When The Daily Beast reported on her claim last year, a lawyer for Trump said: “I will make sure that you and I meet one day while we’re in the courthouse. And I will take you for every penny you still don’t have. And I will come after your Daily Beast and everybody else that you possibly know… So I’m warning you, tread very fucking lightly, because what I’m going to do to you is going to be fucking disgusting. You understand me?

“You write a story that has Mr. Trump’s name in it, with the word ‘rape,’ and I’m going to mess your life up… for as long as you’re on this frickin’ planet… you’re going to have judgments against you, so much money, you’ll never know how to get out from underneath it.”

Trump has denied the accusation, but Ivana’s avoidance of it speaks to a fundamental issue: The two parties to the contract may be satisfied—Donald with Ivana’s silence, and Ivana with Donald’s money, but the public interest is not.

As Carol Bailey, founder of Integrative Family Law in Seattle, Washington, recently told me, “We consider it unacceptable in our society to tell an individual that they can’t enter into a contract for money. People are free to contract for anything not against public policy.” She added, “If there is no other recourse against an assault, is it bad policy to deny victims financial leverage against the accused?

“If you can’t impose a criminal penalty, impose a financial penalty,” she concluded.

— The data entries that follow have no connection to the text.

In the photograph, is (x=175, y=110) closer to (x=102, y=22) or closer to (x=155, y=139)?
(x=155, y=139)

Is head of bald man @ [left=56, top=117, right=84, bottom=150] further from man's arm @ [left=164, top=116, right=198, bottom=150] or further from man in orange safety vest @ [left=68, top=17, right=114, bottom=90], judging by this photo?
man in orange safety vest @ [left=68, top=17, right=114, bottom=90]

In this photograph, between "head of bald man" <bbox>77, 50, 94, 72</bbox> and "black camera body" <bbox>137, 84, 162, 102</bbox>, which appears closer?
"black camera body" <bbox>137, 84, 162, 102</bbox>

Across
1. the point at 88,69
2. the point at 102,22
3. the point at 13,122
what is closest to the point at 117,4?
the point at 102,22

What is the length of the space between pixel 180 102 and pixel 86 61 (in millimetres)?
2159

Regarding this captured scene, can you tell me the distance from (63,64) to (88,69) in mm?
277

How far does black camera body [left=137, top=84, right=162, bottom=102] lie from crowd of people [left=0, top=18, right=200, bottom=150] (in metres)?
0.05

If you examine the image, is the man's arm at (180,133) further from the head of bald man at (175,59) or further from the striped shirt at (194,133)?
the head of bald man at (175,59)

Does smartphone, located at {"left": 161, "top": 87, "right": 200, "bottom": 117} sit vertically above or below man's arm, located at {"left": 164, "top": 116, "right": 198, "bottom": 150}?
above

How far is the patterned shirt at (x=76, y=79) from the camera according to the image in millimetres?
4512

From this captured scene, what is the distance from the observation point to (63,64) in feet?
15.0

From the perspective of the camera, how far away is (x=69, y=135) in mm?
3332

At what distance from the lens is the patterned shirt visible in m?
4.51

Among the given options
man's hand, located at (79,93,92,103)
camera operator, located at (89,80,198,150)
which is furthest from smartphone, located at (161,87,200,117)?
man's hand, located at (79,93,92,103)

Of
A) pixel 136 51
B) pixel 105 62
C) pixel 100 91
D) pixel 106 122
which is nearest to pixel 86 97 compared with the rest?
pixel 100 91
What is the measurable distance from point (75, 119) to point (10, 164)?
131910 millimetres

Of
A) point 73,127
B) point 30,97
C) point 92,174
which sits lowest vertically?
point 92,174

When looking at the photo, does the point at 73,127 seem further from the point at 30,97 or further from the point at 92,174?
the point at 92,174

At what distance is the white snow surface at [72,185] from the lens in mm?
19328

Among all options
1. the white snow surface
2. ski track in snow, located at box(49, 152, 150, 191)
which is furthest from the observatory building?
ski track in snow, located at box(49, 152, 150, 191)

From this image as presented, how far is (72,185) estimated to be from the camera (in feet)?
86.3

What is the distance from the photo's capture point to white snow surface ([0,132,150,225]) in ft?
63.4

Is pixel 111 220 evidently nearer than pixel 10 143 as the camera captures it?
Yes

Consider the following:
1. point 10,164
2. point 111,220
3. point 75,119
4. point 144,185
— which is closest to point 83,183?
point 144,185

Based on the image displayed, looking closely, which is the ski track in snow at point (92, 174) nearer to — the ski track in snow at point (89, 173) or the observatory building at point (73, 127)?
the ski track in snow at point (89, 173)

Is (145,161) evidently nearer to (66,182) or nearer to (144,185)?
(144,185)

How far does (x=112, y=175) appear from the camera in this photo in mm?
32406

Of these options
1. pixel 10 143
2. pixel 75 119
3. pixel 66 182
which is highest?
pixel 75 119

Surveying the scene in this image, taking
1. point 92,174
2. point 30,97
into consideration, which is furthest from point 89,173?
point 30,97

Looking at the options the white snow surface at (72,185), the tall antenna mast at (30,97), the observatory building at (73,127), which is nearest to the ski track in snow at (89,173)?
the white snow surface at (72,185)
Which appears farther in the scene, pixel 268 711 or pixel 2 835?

As we’ve seen, criminal penalties are rare for this kind of behavior. Even with the flood of allegations, the repercussions for the likes of Bill Cosby, Roger Ailes, Bill O’Reilly, and Travis Kalanick have been limited.

The starkest symbols of gender imbalance in America today are the numerous women who have accused Donald Trump of harassment or assault. How effective is their recourse against the president? Is it good policy to enforce contracts which conceal serial assaults on women by public figures?

For various reasons, authorities regularly refuse to prosecute crimes like sexual assault.

The evidentiary obstacles inherent to gender crimes are well known. It’s telling, however, that the only time most men weep about procedure is when a rapist loses his school scholarship.

Such men aren’t similarly frantic at the revelation that Harvey Weinstein’s lawyer, David Boies, paid New York City District Attorney Cyrus Vance Jr. $10,000 days after Vance declined to pursue sexual assault charges against Weinstein for his assault of Ambra Battilana Gutierrez. Corruption always punches down.

For men like Trump and Weinstein, buying silence after the fact is as reflexive as the behavior that makes it necessary.

This is also true for behavior at home, just as much as for the workplace. Like other gender crimes, instances of domestic violence and marital rape are often relegated to civil proceedings.

Our criminal justice system handles gender violence so poorly that one could argue that it has effectively been decriminalized. For example, we allow universities to privately adjudicate rape cases, as if academic hearings and the attendant academic punishments appropriately address violent crime.

As for recourse from workplace harassment, it’s a myth that human resources exists for any reason other than to protect management and the corporation’s reputation.

It’s no wonder that claims go unreported. If women felt that justice was achievable in criminal cases of sexual assault, stalking, or false imprisonment, they might be less inclined to stay quiet or to settle civil claims for sexual misconduct.

Instead, victims cannot even say the names of the men who have attacked them for fear of legal, financial, and professional repercussions, dimming their voices even when they do speak. As critic Maureen Ryan wrote for Variety, “I can’t name my attacker for legal reasons. But I won’t be silent any more. A television executive assaulted me, and the specific power dynamics of this industry aid and abet men like him.”

Buying silence has suppressed women’s voices—and imperiled their bodies—for far too long. Letting women speak the truth in public is a necessary first step toward confronting these abuses of power.